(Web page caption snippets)
════════════════

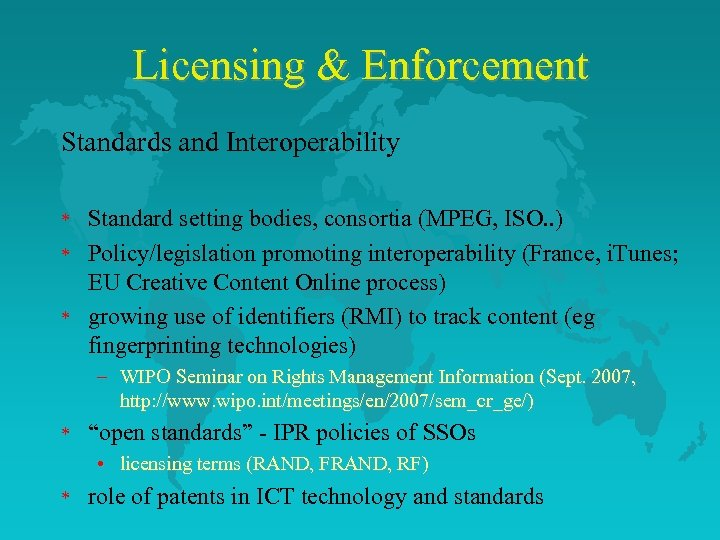 Licensing & Enforcement Standards and Interoperability * * * Standard setting bodies, consortia (MPEG,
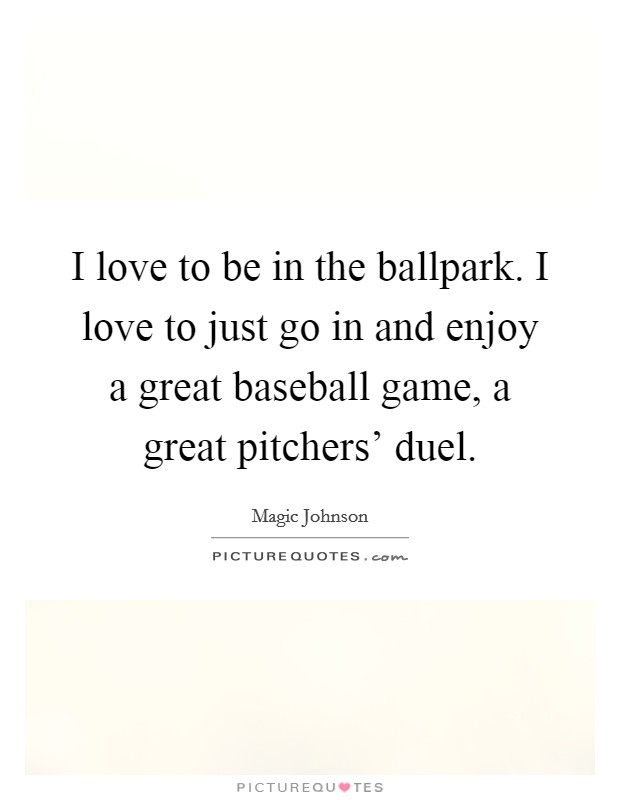 I love to be in the ballpark. I love to just go in and enjoy a great baseball game, a great pitchers' duel Picture Quote #1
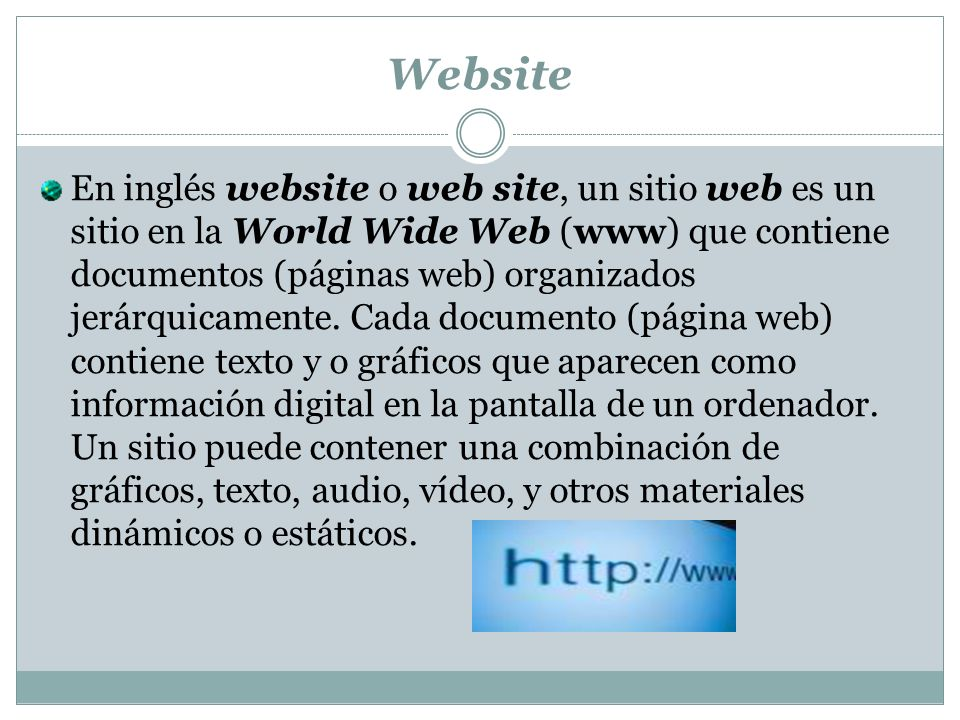 Website En inglés website o web site, un sitio web es un sitio en la World Wide Web (www) que contiene documentos (páginas web) organizados jerárquicamente.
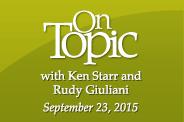 On Topic with Ken Starr - Compelling conversations. Contemporary issues. with special guest Rudy Giuliani - September 23, 2015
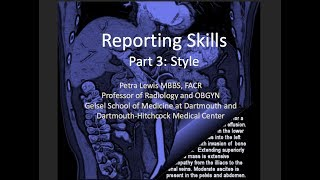 Radiology Reporting skills 3: Stylistic issues
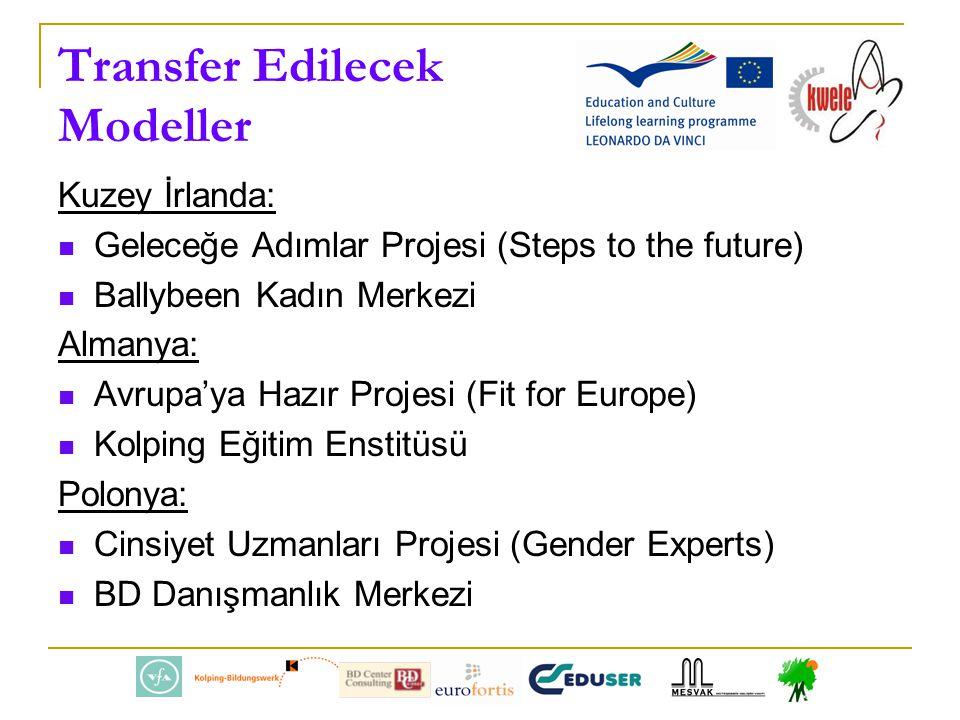 Transfer Edilecek Modeller Kuzey İrlanda: Geleceğe Adımlar Projesi (Steps to the future) Ballybeen Kadın Merkezi Almanya: Avrupa'ya Hazır Projesi (Fit for Europe) Kolping Eğitim Enstitüsü Polonya: Cinsiyet Uzmanları Projesi (Gender Experts) BD Danışmanlık Merkezi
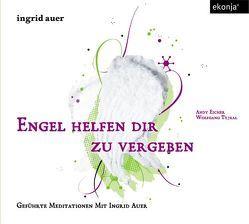 Engel helfen dir zu vergeben von Auer,  Ingrid, Eicher,  Andy, Tejral,  Wolfgang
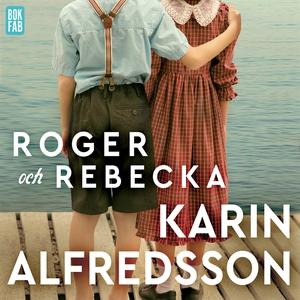 Roger och Rebecka (ljudbok) av Karin Alfredsson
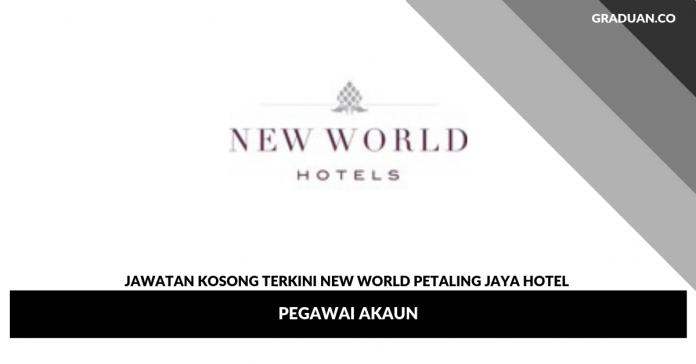 Jawatan Kosong Terkini New World Petaling Jaya Hotel
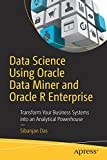 Data Science Using Oracle Data Miner and Oracle R Enterprise: Transform Your Business Systems into an Analytical Powerhouse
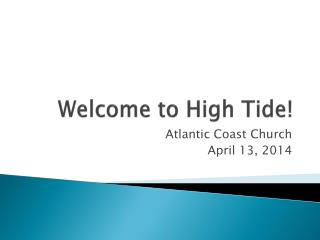 Welcome to High Tide!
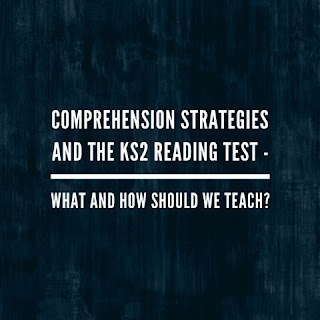 Comprehension Strategies And The KS2 Reading Test - What and How Should We Teach?
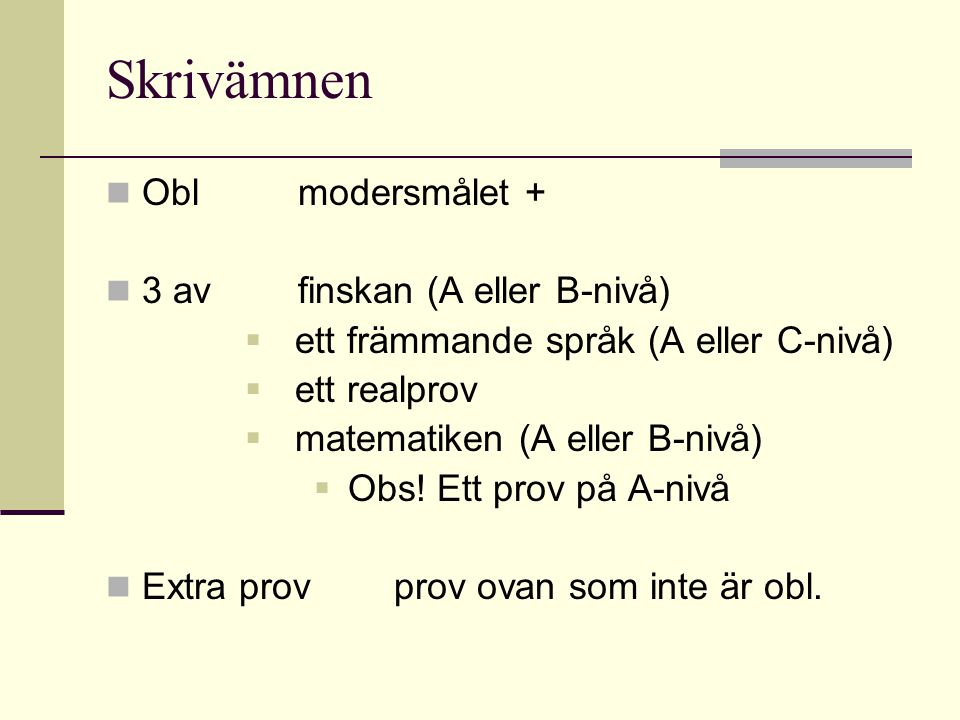 Skrivämnen Obl modersmålet + 3 av finskan (A eller B-nivå)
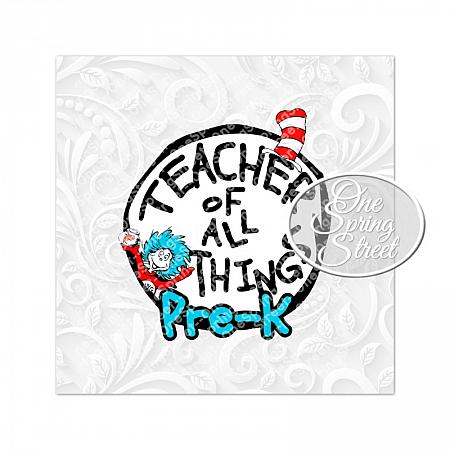 Dr. Seuss Day PRE K Teacher Of All Things-Teacher of all things, Dr. Seuss Day, Printable, Image, Clipart, Teacher gift, Elementary, Of all things,Clip art, Universal Studios, Family Vacation, Matching shirts,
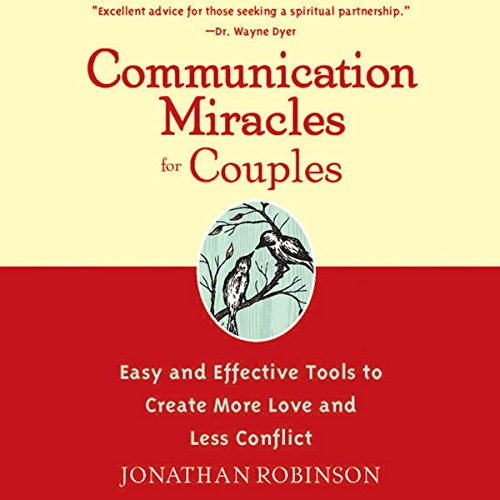 Communication Miracles for Couples: Easy and Effective Tools to Create More Love and Less Conflict cover art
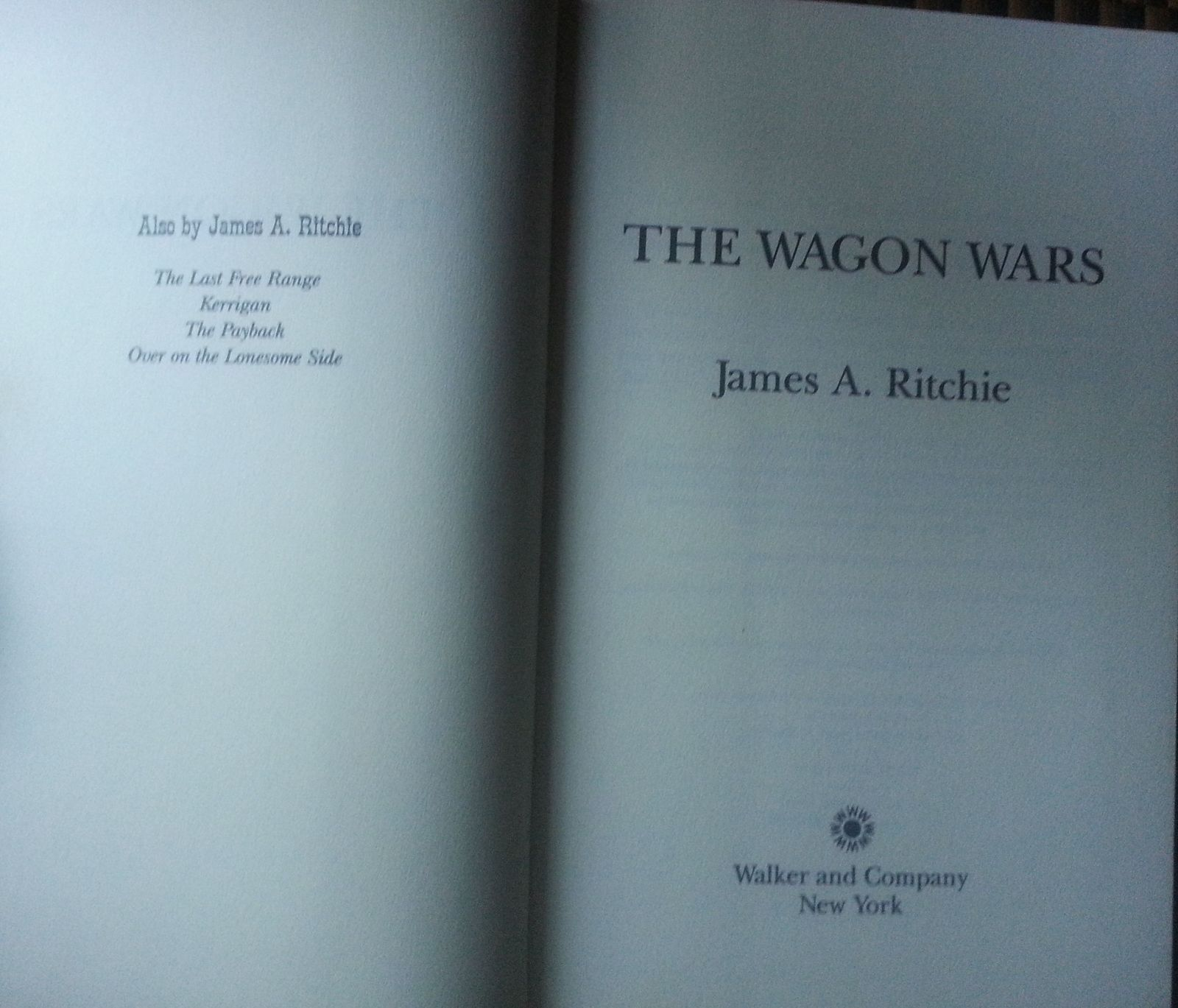 The Wagon Wars by James A. Ritchie 1997 HBDJ Western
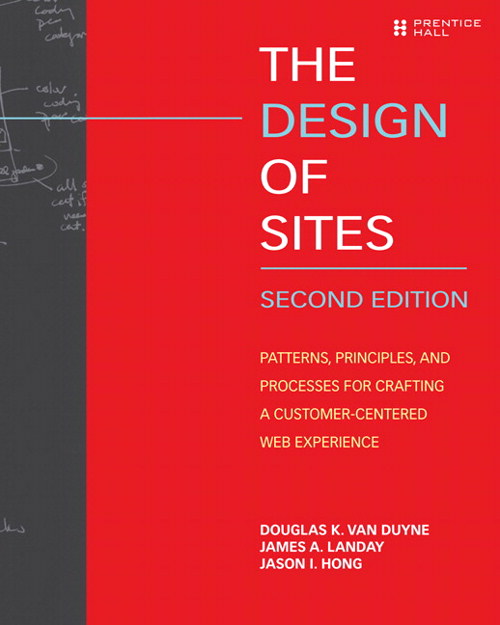 Design of Sites, The: Patterns for Creating Winning Web Sites, 2nd Edition
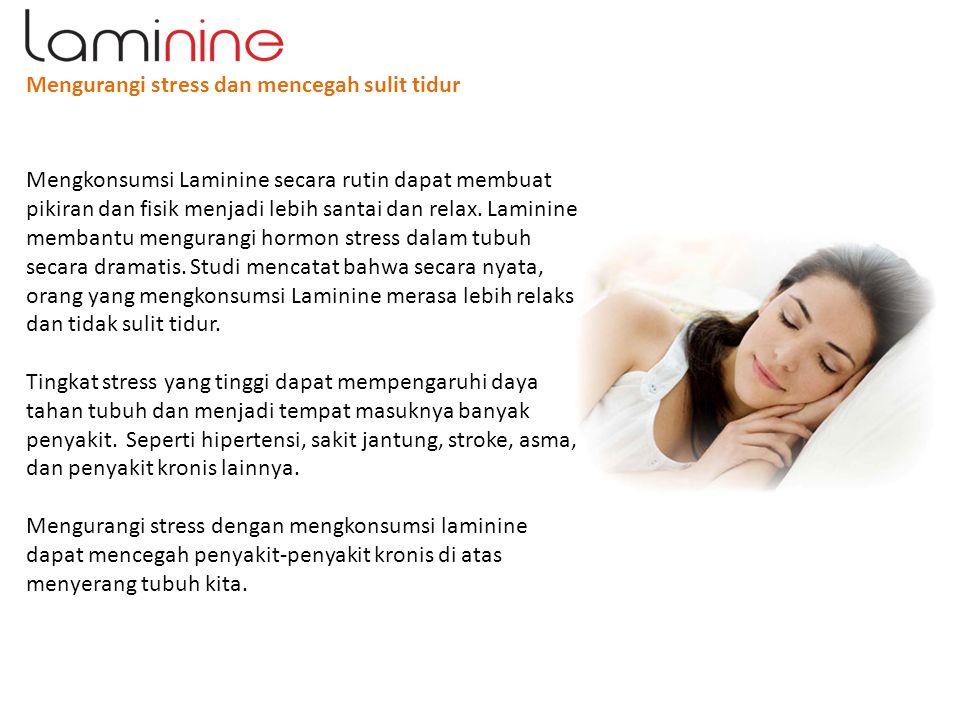 Mengurangi stress dan mencegah sulit tidur Mengkonsumsi Laminine secara rutin dapat membuat pikiran dan fisik menjadi lebih santai dan relax. Laminine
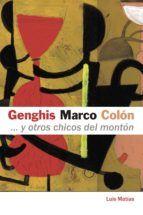 GENGHIS, MARCO, COLON... Y OTROS CHICOS DEL MONTON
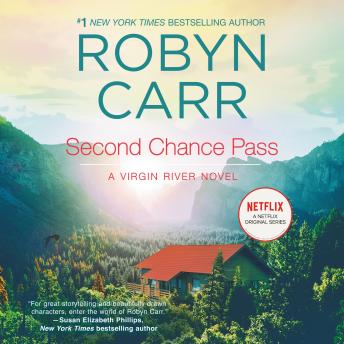 Second Chance Pass: A Virgin River Novel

════════════════

- [Your assignment] Could you copy, exactly and with no pictures, each line from the first one above to the line holding "I love to be"?

- [Result of the task]
 Licensing & Enforcement Standards and Interoperability * * * Standard setting bodies, consortia (MPEG,
 I love to be in the ballpark. I love to just go in and enjoy a great baseball game, a great pitchers' duel Picture Quote #1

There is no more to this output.